BEGIN

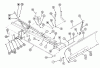 Toro BD-4264 - 42" Snow/Dozer Blade, 1964 Ersatzteile DOZER BLADE BD-546 (FORMERLY BD-426)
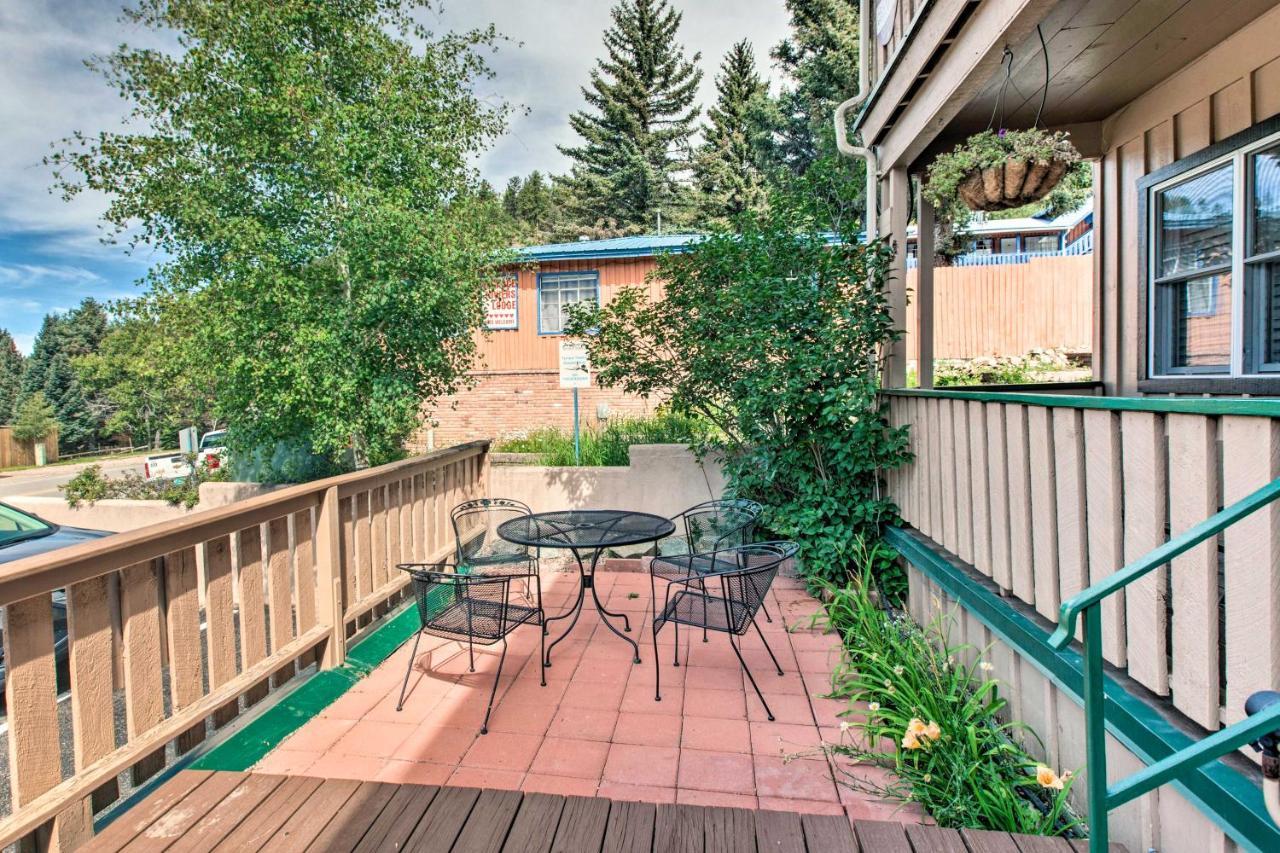 Main St Red River Ski Condo With Mountain View! Esterno foto
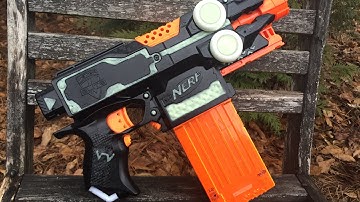 Mod Guide: The Nerf Ecto CS-6 (A Glow-In-The-Dark Overhauled Stryfe)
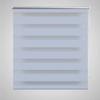 VidaXL Roller Blind Light Filtering White Venetian Blind Window Bedroom Living Room 240222
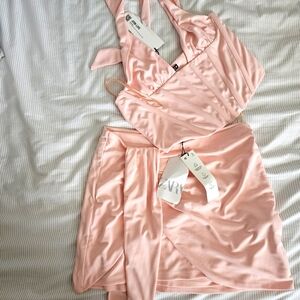 NWT Zara Peach Set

END

WHAT TO PRODUCE :: Can you format the whole listing as a JSON list of strings, one string per line with blank lines omitted and the pictures left out?

SOLVED EXERCISE ::
[
  " Toro BD-4264 - 42\" Snow/Dozer Blade, 1964 Ersatzteile DOZER BLADE BD-546 (FORMERLY BD-426)",
  " Main St Red River Ski Condo With Mountain View! Esterno foto",
  " Mod Guide: The Nerf Ecto CS-6 (A Glow-In-The-Dark Overhauled Stryfe)",
  " VidaXL Roller Blind Light Filtering White Venetian Blind Window Bedroom Living Room 240222",
  " NWT Zara Peach Set"
]